I always do a clean install... this is the first time I wanted to try out an inplace upgrade so I just upgraded my 1909 to Windows 10 2004 (20H1). All went nearly smooth but see some permission screw up here and there. The default shares C$ / D$ are not accessible... says access denied. Could not open hosts file either... had to recreate it. All other files in C:\ or C:\Windows\xxx seem to NOT honor the "administrator" I'm logged in and pose a UAC prompt. Any good utility / Command / script to fix this ?
@mehargags If this story is correct, what You said in the first post, I would still recommend You do a clean installation. True, you can try to reset permissions, but it will take long enough and if the list of original permissions is damaged, this operation will fail. To this You not need use any third party widget, it is Windows tefault option. But I don't think, it is the only problem You have. There must be more problems about You haven't still told or have not still discovered.
What kind of password it needs. I have used this feature for years and regularly and have never need use or input any special password. Clarify a bit which or what password You're talking about.
Yes, I was using the built-in administrator account. Does that have any implications ? Been doing that since 20 years as I'm the sole user of my PC always...and I'm a sysadmin
Old habits die hard... yet if I'm the only user (and experienced) I don't see a point not for doing that. It saves unnecessary UAC prompts and the need for "run as administrator" to use elevated commands. Call me lazy but if you know what you are doing, it isn't a no go as such
Of course you are the one who decides and does exactly what you want, but everything in the world is not exactly as you think and want. And one of them is built in administrator account, it can't be used as user account with administrator privileges. And the thing you called laziness is also called a little differently, but I'm not going to say that.
no worries, I do that myself on my personal PCs but, if you do an in-place upgrade with the built-in administrator account, the UAC for admins GPO gets enabled after the upgrade, which would explain your problems. disable it and reboot. -andy-
I had the same type of problem yesterday. I figured I'd do some pc work but instead of doing an actual reinstall I tried Win10's reset option, to save some time. Worked ok but then I couldn't "do" anything. All the permissions were screwed up. Tried taking ownership of some but it was just a pain in the arse. The entire C:\ drive was "owned" by TrustedInstaller, and I couldn't do much of anything. Played around a bit and said screw it, reinstalled Windows entirely. Guess what? Still had the problem, mostly. It's not as bad as it was with the reset but it's not full control like usual. On the reinstall I did something different though, instead of using a MS user account (never do), didn't unplug my network to allow the creation of a local account, I tried the 'join domain' user account option and that seemed to be ok and work easily enough. I'm wondering now if that was the cause of the remaining permission issues... I changed the policy setting that's mentioned above and that seemed to help, but I don't like the fact that it's a "workaround" to the problem. So next time, which might soon anyways with 20H1 coming out, I'll be sure to create a local user account and hope that it solves all these issues. This was a new experience for me also. Microsoft.................... sigh.
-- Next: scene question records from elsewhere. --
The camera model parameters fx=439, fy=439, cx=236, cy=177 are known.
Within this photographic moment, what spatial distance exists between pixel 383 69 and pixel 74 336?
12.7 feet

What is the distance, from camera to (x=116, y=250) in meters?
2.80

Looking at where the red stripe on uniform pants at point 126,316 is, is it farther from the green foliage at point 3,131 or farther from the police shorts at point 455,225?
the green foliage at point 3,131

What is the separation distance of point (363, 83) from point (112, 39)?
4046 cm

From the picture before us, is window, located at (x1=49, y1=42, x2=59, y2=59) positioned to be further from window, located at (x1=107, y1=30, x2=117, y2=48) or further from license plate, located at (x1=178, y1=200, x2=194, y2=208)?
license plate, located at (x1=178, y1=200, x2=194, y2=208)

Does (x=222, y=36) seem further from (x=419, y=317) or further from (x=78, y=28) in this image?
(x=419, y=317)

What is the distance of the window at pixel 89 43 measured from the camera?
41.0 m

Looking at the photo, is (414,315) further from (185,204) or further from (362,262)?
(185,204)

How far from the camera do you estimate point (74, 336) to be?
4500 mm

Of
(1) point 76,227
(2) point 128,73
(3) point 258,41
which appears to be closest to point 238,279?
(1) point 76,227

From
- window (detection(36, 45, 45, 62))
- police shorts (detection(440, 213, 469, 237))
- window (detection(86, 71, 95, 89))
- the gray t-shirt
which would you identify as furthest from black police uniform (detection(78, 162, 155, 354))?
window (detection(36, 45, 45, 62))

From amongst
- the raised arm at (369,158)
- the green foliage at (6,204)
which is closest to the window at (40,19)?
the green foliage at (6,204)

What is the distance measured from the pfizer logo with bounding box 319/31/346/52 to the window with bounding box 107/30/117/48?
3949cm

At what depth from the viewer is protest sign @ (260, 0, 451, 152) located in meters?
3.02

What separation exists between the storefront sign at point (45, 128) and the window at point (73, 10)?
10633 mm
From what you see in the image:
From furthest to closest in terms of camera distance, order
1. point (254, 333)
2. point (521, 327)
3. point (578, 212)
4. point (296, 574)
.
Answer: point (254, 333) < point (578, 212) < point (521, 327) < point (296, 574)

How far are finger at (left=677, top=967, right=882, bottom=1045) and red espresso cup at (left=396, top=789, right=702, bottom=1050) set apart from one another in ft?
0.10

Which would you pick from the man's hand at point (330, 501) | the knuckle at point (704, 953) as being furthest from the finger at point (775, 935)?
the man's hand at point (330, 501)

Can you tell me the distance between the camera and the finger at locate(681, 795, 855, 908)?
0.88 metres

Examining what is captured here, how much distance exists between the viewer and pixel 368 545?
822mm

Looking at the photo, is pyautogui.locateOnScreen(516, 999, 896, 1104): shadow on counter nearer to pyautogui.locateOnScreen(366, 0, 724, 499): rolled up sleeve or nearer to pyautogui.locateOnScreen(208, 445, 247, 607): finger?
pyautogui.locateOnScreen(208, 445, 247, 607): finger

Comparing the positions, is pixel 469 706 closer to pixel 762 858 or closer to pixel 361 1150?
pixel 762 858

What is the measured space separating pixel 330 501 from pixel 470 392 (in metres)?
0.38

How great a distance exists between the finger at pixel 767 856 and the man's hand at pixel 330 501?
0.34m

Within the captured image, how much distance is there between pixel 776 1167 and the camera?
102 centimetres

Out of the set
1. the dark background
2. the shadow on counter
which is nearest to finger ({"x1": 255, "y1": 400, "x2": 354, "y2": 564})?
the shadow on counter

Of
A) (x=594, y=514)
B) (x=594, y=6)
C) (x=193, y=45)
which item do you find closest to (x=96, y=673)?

You are my man Made the GPO changes and everything seems normal, even the default network shares C$ D$ are working back as before. I knew it would be stupidly simple... thats what Microsoft updates are all about @jellybelly Can't comment much... the update for me went pretty smooth other than the permissions screw up. For Windows users it can be quite daunting as the concept of permissions isn't that refined/ taught for. I'm a sysadmin using Windows as daily PC, Linux for servers and maintaining many MacOS machines... so I knew NOT to try and overdo things with permissions and hence opened this thread to have a quick opinion. Fact check... I believe doing inplace upgrades is not to be taken easy for Windows... I did this first time in my 20+ years of IT life and I can say it is nowhere near how MacOS or Linux dist-upgrades work. DO A CLEAN INSTALL!!
@megargags, Well I just did a fresh install in a VM, in my "normal" routine, offline user account, etc.. and still have the permission issues. I've been installing Windows since 3.0 and only now am I starting to have issues with permissions. I have a feeling that MS has started to lock down the drives in the name of security. In the past all 'annoyances' were removed by turning off UAC. But now even with UAC off, you still have to give permission to do anything in Program Files, for example. It's annoying, stupid, and I don't care about MS's version of security when it interferes with what I want to do.